Ferner soll laut Richtlinie die gesamte Differenzialdiagnostik bei einer Psychiater*in wiederholt werden, auch wenn diese von einer Psychotherapeut*in bereits in der Sprechstunde durchgeführt wurde. Jede Patient*in muss innerhalb einer Woche zur differenzialdiagnostischen Abklärung bei einer Psychiater*in. „Dies stellt für Patient*innen eine überflüssige bürokratische Hürde dar“, kritisiert BPtK-Präsident Munz. „Doppelte Untersuchungen sollen sonst überall im Gesundheitswesen vermieden werden. Dass der G-BA jetzt eine unnötige zweifache differenzialdiagnostische Untersuchung auch noch in seiner Richtlinie vorschreibt, ist geradezu grotesk.“

Laut G-BA ist ein voller Praxissitz notwendig, damit die koordinierenden Psychotherapeut*innen und Ärzt*innen ausreichend erreichbar sind, auch bei Krisen und Notfällen. Zum einen müssen jedoch auch Psychotherapeut*innen mit halben Praxissitzen für Patient*innen in Krisen jederzeit erreichbar sein. Zum anderen ignoriert der G-BA, dass mit halben Praxissitzen weit überdurchschnittlich viele Behandlungen angeboten werden. Nach den Abrechnungsdaten der Kassenärztlichen Bundesvereinigung erbringen zwei Psychotherapeut*innen mit halbem Praxissitz durchschnittlich knapp das 1,5-fache der Behandlungsstunden einer Psychotherapeut*in mit vollem Praxissitz.

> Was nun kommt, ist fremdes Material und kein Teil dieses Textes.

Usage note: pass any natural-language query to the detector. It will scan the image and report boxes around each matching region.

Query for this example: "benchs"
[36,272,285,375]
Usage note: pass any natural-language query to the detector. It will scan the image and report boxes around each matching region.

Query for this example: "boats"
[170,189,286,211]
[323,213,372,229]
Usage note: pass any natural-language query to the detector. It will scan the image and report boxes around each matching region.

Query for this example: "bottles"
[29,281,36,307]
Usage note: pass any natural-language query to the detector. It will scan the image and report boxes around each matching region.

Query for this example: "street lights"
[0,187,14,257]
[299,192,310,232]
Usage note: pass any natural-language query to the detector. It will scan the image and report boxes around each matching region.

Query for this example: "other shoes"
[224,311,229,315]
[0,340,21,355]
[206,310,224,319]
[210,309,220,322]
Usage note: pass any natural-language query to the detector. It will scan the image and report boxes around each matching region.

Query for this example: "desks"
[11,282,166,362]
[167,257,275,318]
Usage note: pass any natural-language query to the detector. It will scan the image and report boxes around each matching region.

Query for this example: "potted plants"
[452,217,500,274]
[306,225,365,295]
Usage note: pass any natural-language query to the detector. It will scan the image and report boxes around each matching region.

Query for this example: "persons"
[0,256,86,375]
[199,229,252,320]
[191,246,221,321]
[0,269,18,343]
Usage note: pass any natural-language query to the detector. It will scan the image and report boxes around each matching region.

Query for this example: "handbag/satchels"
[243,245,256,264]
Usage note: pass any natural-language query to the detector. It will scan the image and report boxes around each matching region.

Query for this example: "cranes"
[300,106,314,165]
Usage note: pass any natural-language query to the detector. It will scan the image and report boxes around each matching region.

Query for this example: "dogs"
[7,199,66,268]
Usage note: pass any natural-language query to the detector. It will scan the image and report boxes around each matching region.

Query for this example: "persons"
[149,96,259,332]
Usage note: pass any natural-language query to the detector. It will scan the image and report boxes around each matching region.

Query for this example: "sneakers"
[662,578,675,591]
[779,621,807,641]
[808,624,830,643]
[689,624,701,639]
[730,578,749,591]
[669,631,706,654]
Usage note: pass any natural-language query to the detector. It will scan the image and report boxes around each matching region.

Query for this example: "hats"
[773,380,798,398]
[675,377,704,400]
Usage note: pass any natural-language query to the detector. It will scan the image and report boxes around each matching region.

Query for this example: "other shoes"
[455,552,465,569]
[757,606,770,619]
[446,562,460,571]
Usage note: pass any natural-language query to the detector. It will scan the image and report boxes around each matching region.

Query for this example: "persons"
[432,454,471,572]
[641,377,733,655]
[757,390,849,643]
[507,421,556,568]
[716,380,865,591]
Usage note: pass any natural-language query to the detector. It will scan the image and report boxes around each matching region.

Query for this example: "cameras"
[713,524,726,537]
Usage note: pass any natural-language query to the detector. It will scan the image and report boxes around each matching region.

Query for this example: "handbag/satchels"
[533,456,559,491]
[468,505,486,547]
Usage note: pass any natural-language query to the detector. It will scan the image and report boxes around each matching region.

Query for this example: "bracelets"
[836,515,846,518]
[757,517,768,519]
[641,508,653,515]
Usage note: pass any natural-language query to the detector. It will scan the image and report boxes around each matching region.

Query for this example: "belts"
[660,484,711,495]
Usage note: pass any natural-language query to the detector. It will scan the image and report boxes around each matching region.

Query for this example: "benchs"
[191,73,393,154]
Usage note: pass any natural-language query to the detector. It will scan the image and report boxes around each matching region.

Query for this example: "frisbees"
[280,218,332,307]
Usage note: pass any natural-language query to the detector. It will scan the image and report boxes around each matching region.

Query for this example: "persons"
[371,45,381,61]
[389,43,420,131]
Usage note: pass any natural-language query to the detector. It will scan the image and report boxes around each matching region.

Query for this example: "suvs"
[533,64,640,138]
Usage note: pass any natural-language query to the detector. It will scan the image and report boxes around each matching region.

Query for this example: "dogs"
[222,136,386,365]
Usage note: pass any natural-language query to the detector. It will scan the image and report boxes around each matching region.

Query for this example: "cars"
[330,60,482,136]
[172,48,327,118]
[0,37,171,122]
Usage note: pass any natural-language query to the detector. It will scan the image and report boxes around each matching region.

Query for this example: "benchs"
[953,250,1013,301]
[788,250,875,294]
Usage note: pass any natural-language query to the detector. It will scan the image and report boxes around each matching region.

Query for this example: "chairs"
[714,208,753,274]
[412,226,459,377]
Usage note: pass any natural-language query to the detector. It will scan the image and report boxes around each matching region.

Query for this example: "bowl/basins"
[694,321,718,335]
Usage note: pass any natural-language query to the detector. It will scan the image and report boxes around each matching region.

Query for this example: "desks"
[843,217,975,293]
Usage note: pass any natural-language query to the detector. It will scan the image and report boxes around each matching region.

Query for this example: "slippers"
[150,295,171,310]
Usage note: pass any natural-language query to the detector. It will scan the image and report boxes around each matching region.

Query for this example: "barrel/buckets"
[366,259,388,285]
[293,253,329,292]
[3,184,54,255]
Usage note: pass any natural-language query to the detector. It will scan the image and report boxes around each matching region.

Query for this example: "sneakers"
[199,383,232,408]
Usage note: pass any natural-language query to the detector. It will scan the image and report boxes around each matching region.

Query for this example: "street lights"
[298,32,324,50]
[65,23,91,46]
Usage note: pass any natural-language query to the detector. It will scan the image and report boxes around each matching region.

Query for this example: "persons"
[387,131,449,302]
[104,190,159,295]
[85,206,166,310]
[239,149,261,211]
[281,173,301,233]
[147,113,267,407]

Die neue Bundesregierung hat im Koalitionsvertrag vereinbart, für Patient*innen mit schweren und komplexen psychischen Erkrankungen den Zugang zu ambulanten Komplexleistungen sicherzustellen. „Wir brauchen nun schnell einen gesetzlichen Auftrag an den G-BA, der die Fehler der Richtlinie zur ambulanten Komplexversorgung korrigiert, damit flächendeckend ein ausreichendes Versorgungsangebot entstehen kann“, fordert der BPtK-Präsident. „Dafür brauchen wir flexible Lösungen für die Netzverbünde in ländlichen und strukturschwachen Regionen.“ Außerdem muss die aufsuchende Behandlung der Patient*innen in ihren Wohnungen ein fester Bestandteil der Komplexversorgung werden. Schließlich muss die Anstellung in den Praxen der Netzverbünde erleichtert werden, um ausreichende Behandlungskapazitäten zu schaffen.

[1] Der 39. DPT hat sich dieser Forderung in einer mit überwältigender Mehrheit beschlossenen Resolution angeschlossen.